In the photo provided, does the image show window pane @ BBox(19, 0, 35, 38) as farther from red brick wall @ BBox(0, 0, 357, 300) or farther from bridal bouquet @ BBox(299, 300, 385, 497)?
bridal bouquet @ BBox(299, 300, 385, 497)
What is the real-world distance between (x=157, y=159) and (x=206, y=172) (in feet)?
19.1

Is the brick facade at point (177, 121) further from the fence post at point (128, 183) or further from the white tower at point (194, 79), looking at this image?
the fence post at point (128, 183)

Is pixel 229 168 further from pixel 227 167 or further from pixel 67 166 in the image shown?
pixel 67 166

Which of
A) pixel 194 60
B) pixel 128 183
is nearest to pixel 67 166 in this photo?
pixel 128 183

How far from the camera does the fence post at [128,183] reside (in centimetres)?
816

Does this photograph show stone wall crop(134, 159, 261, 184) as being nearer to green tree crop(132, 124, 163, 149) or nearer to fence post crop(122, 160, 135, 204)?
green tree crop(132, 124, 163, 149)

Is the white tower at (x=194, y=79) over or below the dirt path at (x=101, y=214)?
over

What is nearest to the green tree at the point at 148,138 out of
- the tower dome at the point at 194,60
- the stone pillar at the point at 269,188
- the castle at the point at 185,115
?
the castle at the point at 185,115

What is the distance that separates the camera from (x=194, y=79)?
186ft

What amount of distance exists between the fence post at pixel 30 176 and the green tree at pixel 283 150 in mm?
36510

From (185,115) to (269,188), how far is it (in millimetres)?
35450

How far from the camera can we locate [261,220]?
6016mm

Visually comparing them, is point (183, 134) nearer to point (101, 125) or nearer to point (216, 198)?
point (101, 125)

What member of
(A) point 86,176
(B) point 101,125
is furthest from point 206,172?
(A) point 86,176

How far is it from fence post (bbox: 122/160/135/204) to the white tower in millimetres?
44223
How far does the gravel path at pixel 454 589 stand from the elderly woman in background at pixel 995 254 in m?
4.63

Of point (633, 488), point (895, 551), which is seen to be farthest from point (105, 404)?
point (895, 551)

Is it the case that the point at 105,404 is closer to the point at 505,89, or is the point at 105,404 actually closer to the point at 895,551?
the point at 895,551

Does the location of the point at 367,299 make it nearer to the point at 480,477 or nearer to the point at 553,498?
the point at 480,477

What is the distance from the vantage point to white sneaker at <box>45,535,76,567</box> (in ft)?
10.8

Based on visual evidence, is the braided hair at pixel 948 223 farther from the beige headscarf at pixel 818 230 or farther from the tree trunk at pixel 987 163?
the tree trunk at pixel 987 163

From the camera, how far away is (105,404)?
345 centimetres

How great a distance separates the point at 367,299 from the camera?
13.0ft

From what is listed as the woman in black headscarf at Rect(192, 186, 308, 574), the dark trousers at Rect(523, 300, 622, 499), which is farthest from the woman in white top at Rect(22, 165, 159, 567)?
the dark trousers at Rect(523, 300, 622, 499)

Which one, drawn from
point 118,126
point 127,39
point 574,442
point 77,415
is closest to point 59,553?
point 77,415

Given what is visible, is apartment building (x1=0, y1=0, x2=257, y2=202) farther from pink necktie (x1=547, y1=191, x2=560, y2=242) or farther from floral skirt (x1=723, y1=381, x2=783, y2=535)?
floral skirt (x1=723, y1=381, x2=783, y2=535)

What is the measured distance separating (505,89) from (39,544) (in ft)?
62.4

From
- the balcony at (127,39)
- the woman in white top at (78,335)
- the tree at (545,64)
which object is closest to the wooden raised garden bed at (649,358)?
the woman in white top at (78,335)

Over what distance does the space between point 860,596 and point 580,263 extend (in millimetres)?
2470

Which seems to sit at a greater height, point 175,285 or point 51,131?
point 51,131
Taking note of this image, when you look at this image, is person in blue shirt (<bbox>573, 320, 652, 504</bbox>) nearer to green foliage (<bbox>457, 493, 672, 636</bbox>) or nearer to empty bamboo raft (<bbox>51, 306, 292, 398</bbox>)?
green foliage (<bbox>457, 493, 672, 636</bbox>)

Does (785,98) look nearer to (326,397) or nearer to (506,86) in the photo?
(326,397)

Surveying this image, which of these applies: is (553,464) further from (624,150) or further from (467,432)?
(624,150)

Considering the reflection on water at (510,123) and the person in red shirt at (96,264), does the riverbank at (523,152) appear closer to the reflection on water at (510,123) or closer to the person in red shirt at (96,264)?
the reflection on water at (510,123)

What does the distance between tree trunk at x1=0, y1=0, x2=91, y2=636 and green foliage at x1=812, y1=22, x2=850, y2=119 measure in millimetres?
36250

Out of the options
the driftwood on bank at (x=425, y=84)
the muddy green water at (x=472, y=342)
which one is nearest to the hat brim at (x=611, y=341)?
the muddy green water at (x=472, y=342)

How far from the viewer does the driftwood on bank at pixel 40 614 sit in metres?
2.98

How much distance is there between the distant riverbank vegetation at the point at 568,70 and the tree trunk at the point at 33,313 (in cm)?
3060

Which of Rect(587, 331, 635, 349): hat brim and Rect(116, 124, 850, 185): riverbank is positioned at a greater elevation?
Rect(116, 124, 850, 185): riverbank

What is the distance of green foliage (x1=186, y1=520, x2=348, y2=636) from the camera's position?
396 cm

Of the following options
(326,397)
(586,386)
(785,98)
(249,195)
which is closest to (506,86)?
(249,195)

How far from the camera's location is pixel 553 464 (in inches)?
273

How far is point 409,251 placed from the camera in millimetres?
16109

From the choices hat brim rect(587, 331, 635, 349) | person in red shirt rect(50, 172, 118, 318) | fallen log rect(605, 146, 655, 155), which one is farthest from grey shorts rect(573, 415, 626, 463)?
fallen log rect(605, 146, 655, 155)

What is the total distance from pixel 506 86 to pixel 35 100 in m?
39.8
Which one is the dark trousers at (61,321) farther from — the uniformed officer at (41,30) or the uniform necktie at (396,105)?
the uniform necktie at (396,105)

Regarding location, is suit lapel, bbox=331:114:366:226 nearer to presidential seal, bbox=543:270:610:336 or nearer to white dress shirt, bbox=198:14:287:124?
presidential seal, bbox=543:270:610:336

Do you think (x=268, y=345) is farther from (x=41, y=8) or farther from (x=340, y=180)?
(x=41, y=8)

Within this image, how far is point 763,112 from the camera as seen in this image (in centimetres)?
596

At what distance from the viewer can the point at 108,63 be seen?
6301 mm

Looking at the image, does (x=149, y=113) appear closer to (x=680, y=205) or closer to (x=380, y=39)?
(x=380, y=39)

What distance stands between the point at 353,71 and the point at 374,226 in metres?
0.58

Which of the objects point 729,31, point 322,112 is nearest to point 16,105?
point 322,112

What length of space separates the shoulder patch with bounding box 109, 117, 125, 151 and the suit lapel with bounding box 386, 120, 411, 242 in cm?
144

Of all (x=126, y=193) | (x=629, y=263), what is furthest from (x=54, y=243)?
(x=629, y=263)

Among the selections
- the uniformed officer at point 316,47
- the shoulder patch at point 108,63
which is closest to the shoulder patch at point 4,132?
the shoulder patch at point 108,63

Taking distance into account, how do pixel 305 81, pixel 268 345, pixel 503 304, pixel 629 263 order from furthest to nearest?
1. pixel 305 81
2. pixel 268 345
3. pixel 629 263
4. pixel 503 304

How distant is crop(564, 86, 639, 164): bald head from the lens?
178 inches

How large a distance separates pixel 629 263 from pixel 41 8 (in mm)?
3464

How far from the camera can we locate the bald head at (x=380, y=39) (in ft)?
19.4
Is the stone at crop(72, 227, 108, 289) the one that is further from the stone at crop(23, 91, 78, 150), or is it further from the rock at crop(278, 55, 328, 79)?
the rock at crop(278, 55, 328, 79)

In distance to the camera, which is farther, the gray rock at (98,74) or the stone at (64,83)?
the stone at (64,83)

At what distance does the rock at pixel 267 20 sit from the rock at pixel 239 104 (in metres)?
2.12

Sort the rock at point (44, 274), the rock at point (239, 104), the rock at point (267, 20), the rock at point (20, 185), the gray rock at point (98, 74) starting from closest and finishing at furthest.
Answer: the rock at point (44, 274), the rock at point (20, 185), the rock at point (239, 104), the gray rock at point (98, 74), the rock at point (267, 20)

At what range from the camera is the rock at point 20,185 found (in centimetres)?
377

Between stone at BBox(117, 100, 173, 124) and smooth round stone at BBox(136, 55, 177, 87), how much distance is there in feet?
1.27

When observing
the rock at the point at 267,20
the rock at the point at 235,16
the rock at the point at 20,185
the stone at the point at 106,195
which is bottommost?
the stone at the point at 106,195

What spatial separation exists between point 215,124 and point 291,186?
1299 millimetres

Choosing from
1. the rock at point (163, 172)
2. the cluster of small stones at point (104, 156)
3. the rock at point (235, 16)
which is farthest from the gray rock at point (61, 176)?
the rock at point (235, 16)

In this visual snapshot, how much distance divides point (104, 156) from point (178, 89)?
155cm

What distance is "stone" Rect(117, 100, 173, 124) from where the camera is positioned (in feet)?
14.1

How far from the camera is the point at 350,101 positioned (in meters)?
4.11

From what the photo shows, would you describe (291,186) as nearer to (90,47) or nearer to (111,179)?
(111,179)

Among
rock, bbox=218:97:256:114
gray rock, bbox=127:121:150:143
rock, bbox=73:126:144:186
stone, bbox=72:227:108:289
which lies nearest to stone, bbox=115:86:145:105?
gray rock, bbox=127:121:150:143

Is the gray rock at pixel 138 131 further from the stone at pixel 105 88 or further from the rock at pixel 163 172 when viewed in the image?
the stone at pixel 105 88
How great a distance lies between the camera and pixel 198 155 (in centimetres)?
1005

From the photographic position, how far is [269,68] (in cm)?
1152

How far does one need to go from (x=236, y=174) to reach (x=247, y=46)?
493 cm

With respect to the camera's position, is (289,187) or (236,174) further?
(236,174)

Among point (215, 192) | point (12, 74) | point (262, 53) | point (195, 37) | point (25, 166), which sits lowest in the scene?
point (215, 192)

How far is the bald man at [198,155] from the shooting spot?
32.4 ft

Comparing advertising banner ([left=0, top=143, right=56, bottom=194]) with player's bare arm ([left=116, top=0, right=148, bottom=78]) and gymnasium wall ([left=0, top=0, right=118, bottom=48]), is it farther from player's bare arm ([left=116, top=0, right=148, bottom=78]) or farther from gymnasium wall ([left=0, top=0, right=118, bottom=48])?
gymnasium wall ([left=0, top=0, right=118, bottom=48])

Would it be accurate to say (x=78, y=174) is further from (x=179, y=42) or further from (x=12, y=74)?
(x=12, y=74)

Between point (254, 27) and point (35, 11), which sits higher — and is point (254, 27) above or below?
━━━━
# BRIEF
Starting from the line containing "How far does one", repeat each line through the end of the entries, exactly.

# COMPLETE RESPONSE
How far does one need to go from (x=236, y=174) to reach (x=247, y=46)?
493 cm

With respect to the camera's position, is (289,187) or (236,174) further?
(236,174)

Among point (215, 192) | point (12, 74) | point (262, 53) | point (195, 37) | point (25, 166), which sits lowest in the scene?
point (215, 192)

How far is the bald man at [198,155] from the shooting spot?
32.4 ft

Comparing advertising banner ([left=0, top=143, right=56, bottom=194]) with player's bare arm ([left=116, top=0, right=148, bottom=78]) and gymnasium wall ([left=0, top=0, right=118, bottom=48]), is it farther from player's bare arm ([left=116, top=0, right=148, bottom=78]) or farther from gymnasium wall ([left=0, top=0, right=118, bottom=48])?
gymnasium wall ([left=0, top=0, right=118, bottom=48])

Would it be accurate to say (x=78, y=174) is further from (x=179, y=42) or further from (x=12, y=74)?
(x=12, y=74)

Between point (254, 27) and point (35, 11), which sits higher — and is point (254, 27) above or below?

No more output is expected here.